Monday, Sep. 07, 1953

Straw for the Drowning

In a white frame building in Ashland (pop. 8,000), Ore. one afternoon last week, some 140 people packed into seats in a low-ceilinged, fetid room 30 ft. square. Many wore bandages or held to canes and crutches. Some bore the grimace of chronic pain. But all stood up when a thin, wrinkled woman in white nurse's uniform and fancy-print apron with prominent pockets came in.

Faith-Healer Susie Jessel raised her arms toward a picture of Christ on the wall and said: "I dedicate my hands to the Lord . . . The Lord give me the gift, and He did not give it in vain. If He chooses at times to make it so that they don't heal, we must remember that we cannot be a winner all the time."

Getting down on both knees, Susie Jessel led her visitors in the Lord's Prayer. Then she was ready to begin her long night's work. Striding energetically to the middle of the room, she washed her hands in a small basin, and summoned her first patient to sit on a low white hospital stool. As she passed her wavering hands over his limbs, the patient quietly slipped a $1 bill into her apron pocket.

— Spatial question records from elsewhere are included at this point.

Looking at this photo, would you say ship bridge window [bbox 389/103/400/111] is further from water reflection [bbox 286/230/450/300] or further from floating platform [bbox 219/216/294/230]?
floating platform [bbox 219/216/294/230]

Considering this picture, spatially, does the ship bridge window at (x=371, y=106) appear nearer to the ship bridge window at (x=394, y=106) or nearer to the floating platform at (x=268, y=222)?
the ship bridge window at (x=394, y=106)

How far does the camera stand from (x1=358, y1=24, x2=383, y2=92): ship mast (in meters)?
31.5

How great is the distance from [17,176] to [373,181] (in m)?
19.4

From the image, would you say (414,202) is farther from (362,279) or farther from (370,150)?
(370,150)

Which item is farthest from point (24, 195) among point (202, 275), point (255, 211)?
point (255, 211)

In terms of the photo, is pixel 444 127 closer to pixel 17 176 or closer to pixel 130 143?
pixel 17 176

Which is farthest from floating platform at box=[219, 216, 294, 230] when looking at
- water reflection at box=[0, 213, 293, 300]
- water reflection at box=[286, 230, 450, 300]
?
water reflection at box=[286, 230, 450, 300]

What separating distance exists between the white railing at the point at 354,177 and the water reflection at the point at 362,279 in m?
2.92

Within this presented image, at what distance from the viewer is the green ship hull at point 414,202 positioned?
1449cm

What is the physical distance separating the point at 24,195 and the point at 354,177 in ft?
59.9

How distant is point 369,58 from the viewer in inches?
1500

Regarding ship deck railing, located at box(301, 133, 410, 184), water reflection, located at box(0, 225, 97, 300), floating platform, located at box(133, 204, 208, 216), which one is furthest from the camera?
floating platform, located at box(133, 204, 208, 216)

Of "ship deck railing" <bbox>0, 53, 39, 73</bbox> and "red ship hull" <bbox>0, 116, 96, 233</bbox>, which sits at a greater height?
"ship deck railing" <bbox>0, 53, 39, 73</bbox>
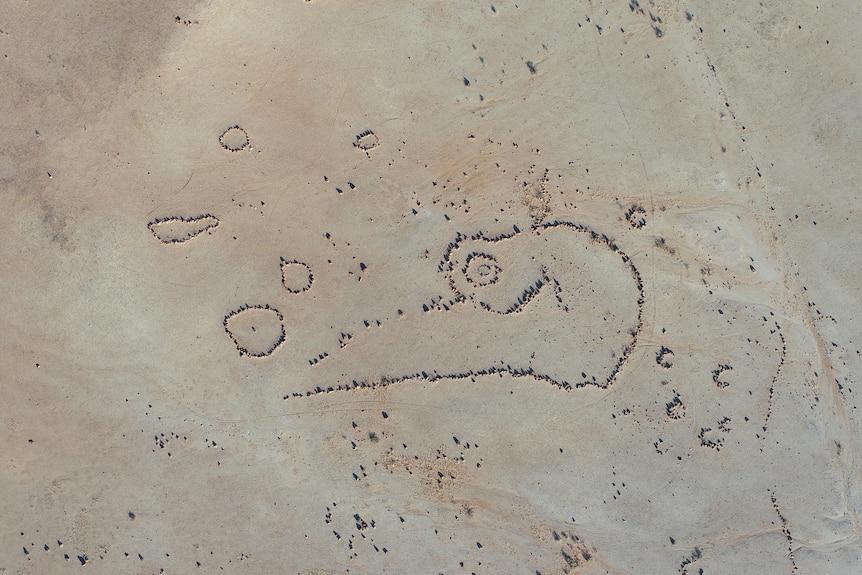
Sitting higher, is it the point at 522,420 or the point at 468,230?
the point at 468,230

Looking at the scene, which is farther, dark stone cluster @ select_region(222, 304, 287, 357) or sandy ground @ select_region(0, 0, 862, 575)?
dark stone cluster @ select_region(222, 304, 287, 357)

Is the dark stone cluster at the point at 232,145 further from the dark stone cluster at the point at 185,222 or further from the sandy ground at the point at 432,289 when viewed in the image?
the dark stone cluster at the point at 185,222

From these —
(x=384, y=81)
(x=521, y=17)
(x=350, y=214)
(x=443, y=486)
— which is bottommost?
(x=443, y=486)

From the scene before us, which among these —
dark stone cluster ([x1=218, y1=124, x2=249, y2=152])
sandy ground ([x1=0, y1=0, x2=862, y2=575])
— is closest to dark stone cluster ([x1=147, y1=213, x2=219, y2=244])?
sandy ground ([x1=0, y1=0, x2=862, y2=575])

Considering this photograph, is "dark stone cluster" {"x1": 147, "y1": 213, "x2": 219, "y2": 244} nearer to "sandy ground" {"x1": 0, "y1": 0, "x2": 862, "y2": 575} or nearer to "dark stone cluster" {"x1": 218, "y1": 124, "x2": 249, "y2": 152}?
"sandy ground" {"x1": 0, "y1": 0, "x2": 862, "y2": 575}

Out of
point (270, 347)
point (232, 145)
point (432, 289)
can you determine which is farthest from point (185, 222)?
point (432, 289)

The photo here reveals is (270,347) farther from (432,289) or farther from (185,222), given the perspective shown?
(432,289)

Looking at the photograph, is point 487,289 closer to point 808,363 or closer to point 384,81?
point 384,81

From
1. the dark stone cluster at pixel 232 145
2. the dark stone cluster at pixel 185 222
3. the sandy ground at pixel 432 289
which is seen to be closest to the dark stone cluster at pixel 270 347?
the sandy ground at pixel 432 289

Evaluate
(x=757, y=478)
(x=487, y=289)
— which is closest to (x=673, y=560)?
(x=757, y=478)
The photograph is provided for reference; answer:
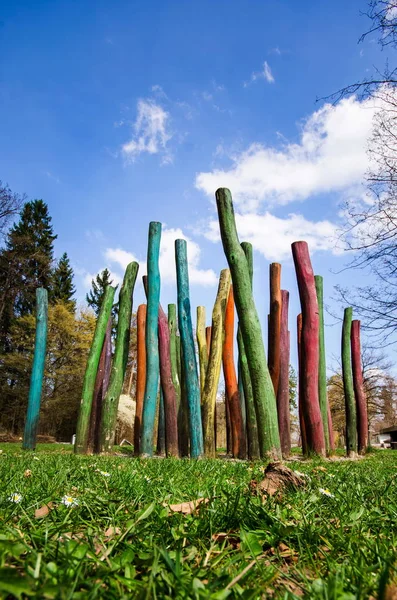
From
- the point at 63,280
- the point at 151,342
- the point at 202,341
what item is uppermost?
the point at 63,280

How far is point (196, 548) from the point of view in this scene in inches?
52.9

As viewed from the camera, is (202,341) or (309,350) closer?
(309,350)

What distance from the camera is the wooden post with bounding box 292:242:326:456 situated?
23.7 feet

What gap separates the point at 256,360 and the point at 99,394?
4.91 meters

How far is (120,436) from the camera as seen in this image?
73.4ft

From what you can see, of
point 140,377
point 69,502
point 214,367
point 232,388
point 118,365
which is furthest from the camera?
point 140,377

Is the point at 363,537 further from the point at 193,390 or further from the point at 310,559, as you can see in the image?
the point at 193,390

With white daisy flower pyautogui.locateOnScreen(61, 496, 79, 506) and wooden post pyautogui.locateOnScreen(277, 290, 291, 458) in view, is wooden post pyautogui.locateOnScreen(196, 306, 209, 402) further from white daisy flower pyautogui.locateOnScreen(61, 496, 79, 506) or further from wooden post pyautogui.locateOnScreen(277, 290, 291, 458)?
white daisy flower pyautogui.locateOnScreen(61, 496, 79, 506)

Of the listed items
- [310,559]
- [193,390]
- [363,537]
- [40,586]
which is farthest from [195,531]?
[193,390]

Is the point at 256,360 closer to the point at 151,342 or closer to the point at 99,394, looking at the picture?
the point at 151,342

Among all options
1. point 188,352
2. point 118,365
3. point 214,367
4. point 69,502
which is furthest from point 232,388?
point 69,502

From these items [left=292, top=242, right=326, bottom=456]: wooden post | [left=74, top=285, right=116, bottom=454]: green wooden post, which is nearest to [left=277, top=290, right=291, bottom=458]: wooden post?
[left=292, top=242, right=326, bottom=456]: wooden post

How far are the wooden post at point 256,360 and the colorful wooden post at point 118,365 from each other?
362 centimetres

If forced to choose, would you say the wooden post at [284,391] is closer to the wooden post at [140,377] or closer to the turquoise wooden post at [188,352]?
the turquoise wooden post at [188,352]
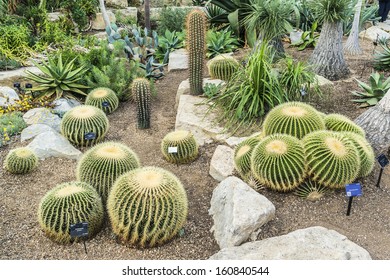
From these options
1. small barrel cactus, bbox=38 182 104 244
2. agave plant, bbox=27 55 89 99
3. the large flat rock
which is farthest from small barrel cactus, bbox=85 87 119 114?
the large flat rock

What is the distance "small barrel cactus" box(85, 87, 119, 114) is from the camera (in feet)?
22.2

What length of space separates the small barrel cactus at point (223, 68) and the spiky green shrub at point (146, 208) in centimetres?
378

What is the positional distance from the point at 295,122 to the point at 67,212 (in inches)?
102

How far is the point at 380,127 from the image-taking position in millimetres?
5051

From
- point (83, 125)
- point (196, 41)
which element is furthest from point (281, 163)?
point (196, 41)

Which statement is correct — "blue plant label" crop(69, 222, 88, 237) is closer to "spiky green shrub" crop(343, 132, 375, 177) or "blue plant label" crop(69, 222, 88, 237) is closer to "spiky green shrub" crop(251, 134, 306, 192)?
"spiky green shrub" crop(251, 134, 306, 192)

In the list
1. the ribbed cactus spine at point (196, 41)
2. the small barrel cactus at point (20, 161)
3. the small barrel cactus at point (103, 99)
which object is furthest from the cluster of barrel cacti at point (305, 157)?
the small barrel cactus at point (103, 99)

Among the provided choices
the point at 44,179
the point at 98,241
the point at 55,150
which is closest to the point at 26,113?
the point at 55,150

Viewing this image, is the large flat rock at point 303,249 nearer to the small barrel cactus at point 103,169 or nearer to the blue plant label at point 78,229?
the blue plant label at point 78,229

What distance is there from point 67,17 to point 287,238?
10.2 meters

Lady of Love. By the time she finished, 14 hours later, Mrs. Jessel had collected more than $500--an average night's take for "the lady of love with the healing hands." When she was a girl of 16 in North Carolina, Healer Jessel says, Jesus appeared to her "standing on a soft, fleecy cloud." bade her: "Go and heal the sick." Mrs. Jessel has no medical training, employs no physical therapy. She simply passes her hands over the patient. Says she: "The medical people do the operating, the cutting, the diagnosing, but with me it's His work."

"Susie," as her patients call her, moved to Ashland 23 years ago, and she has brought a boom to the town. Thousands of hopeful patients keep the cash registers ringing in motels, hotels, restaurants, drugstores and movie houses. Mrs. Jessel herself is the proprietor of 13 cabins where patients who need more than one treatment can put up for $35 a month. District doctors acknowledge that some patients may receive "psychological benefit"; beyond that they can only fume at the danger that ill people who need proper medical treatment may be persuaded, by a visit to Susie's, that they do not need it.

Happy Undertaker. Healer Jessel is within her legal rights (the customary $1 is a voluntary contribution). Says Clarence Litwiller, a local undertaker who claims that last year he buried 18 of Susie's patients: "She's the biggest business in town for everybody."

What draws patients to Ashland from as far away as Canada, Texas and Michigan? Among the people who crowded Susie Jessel's treatment room last week was a 53-year-old businessman afflicted with a crippling neuromuscular condition on which he had spent $7,000 in doctors' fees. This patient, who had driven with his wife in their '52 Buick from Santa Monica, Calif., waited all day for the privilege of sitting on Susie's little white stool. After she had passed her hands over his ailing limbs, he said he felt no improvement, but would come back, perhaps stay a week. "After all," he said, "a drowning man will grab at any kind of a straw."